Inadimplência no Brasil atinge 4,7% em maio e reforça papel do Desenrola 2.0
A deterioração do crédito passou a afetar com maior intensidade consumidores e empresas, ao limitar compras, elevar o risco das operações financeiras e dificultar novos investimentos.
A inadimplência no Brasil alcançou 4,7% em maio, maior percentual da série histórica, enquanto o comprometimento financeiro das famílias permaneceu próximo dos níveis mais elevados já registrados. Segundo dados do Banco Central (BC), as dívidas familiares correspondiam a 49,8% da renda acumulada em doze meses durante abril, cenário que reforçou a importância do Desenrola 2.0, responsável por renegociar aproximadamente R$ 20 bilhões em débitos bancários.
Inadimplência recorde pressiona famílias e empresas
A inadimplência brasileira alcançou 4,7% em maio, maior nível da série histórica, em um contexto de forte comprometimento da renda com obrigações financeiras.
Em abril, o saldo das dívidas familiares correspondeu a 49,8% da renda acumulada durante doze meses, percentual próximo dos maiores registros desde 2011.
Esse cenário reduz a parcela disponível para compras, serviços e investimentos domésticos, pois muitas famílias precisam priorizar parcelas, juros e compromissos atrasados.
A menor capacidade de consumo afeta diferentes atividades econômicas, especialmente setores dependentes das despesas recorrentes das famílias para sustentar vendas e contratar trabalhadores.
A situação também alcançou o setor empresarial, cuja taxa de inadimplência chegou a 3,2% em maio, maior resultado observado desde novembro de 2017.
O aumento dos atrasos entre empresas pode elevar a cautela das instituições financeiras, encarecer empréstimos e dificultar projetos de expansão ou recuperação operacional.
Bancos e fornecedores tendem a revisar limites, garantias e condições comerciais quando percebem maior risco de atraso entre consumidores e organizações contratantes.
Desenrola 2.0 renegocia R$ 20 bilhões em débitos
O governo lançou o Desenrola 2.0 como resposta ao avanço das dívidas vencidas, com condições destinadas a consumidores e empresas em dificuldade financeira.
Desde o começo de junho, o programa viabilizou aproximadamente 1,4 milhão de acordos, que alcançaram cerca de R$ 20 bilhões em débitos bancários.
As negociações registraram desconto médio de 85% sobre os valores originais, fator que ampliou as possibilidades de regularização para devedores sem recursos suficientes.
O setor financeiro concentra parcela expressiva do problema, pois 47% das dívidas registradas estavam vinculadas a instituições bancárias durante o mês de março.

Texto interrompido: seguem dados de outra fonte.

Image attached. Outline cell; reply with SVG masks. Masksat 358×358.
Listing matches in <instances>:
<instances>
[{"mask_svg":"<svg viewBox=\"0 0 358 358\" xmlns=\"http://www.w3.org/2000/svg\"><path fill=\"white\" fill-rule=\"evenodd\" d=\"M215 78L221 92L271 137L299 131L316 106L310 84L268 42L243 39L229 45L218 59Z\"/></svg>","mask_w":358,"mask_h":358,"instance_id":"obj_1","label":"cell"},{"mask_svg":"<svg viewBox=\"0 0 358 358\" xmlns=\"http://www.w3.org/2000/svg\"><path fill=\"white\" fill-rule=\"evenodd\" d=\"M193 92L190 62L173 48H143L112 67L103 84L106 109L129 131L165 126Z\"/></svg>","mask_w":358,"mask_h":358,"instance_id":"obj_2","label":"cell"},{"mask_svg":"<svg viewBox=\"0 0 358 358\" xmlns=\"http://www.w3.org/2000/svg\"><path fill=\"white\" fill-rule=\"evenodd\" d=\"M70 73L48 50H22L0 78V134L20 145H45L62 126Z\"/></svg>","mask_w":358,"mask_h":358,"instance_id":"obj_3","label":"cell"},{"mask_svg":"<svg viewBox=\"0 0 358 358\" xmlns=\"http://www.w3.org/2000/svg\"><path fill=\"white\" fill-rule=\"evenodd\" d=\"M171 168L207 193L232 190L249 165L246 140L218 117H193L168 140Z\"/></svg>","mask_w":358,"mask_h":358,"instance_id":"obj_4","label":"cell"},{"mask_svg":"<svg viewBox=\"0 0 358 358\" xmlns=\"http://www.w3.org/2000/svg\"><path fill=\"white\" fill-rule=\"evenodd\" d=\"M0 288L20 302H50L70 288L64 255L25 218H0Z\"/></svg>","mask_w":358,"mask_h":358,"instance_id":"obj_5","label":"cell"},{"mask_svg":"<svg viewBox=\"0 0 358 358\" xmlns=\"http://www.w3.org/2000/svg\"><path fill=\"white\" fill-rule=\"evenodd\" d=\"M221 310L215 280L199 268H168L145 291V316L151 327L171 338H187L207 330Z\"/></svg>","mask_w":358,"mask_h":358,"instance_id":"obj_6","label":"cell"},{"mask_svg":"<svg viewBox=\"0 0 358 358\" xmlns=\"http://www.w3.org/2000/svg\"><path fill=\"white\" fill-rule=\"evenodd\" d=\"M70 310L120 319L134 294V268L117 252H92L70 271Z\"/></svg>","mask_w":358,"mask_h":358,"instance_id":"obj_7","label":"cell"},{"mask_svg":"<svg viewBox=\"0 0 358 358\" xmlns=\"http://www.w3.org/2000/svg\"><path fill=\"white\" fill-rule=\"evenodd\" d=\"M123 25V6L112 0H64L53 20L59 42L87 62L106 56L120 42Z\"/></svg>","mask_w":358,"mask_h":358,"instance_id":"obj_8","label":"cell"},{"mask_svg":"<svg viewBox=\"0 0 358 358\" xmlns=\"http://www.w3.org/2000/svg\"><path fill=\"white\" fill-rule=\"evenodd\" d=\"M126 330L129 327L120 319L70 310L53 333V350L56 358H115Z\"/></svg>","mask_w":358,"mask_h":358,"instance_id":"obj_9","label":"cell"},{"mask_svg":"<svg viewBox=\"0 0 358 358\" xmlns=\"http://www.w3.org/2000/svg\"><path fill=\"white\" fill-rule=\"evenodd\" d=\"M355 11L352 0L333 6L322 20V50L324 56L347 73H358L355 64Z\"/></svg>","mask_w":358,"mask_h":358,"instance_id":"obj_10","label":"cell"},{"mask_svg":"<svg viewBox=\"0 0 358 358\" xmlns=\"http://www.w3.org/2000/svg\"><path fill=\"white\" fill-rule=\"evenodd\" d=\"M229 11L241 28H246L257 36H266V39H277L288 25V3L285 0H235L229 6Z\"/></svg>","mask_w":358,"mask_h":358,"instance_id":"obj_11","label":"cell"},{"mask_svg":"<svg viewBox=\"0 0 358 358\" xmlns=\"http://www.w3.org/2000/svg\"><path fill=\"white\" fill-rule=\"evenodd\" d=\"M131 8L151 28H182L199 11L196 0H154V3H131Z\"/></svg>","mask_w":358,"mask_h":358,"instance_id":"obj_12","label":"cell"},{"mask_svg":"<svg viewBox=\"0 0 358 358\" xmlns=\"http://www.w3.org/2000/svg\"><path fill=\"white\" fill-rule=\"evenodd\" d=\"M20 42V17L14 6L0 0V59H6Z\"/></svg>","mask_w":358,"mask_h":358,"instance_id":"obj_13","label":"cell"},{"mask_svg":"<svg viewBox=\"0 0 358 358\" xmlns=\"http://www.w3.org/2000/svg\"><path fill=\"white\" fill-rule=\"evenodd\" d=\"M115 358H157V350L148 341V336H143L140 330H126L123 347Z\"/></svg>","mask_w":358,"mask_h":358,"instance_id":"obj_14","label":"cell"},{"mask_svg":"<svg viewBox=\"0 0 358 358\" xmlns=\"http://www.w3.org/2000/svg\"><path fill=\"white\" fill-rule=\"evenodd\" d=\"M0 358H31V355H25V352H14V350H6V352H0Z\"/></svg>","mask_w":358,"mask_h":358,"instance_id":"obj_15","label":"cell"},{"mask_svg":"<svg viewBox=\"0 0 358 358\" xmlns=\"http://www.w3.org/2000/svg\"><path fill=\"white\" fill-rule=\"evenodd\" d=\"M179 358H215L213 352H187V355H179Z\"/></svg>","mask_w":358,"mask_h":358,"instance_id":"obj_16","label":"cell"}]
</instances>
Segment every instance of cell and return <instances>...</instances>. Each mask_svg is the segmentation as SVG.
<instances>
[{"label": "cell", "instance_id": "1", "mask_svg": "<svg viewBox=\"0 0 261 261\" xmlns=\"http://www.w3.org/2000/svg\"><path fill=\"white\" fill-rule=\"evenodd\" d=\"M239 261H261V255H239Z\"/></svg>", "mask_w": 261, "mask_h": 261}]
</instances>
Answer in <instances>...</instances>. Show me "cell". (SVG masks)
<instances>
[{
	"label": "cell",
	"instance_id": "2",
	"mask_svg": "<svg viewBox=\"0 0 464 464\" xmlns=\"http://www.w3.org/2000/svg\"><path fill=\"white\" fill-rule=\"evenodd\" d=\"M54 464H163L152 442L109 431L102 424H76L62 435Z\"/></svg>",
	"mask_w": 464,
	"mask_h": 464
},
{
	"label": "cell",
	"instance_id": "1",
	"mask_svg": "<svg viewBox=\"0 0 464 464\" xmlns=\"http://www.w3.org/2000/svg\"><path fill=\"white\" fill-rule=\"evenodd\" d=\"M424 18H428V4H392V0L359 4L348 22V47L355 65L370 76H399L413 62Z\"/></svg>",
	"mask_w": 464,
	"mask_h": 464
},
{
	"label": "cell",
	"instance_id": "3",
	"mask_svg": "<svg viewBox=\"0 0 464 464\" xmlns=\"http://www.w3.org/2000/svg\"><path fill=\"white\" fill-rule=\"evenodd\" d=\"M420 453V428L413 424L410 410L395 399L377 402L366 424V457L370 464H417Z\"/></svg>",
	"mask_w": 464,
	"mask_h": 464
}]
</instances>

Esses débitos somavam R$ 557,7 bilhões, conforme os dados apresentados, o que demonstra a dimensão da pressão exercida sobre consumidores e empresas.
A renegociação pode reduzir encargos mensais, recuperar o acesso ao crédito e liberar parte da renda anteriormente comprometida com obrigações difíceis de quitar.
Para a economia, o efeito esperado envolve maior circulação de recursos, recuperação gradual do consumo e melhores condições para investimentos empresariais após os acordos.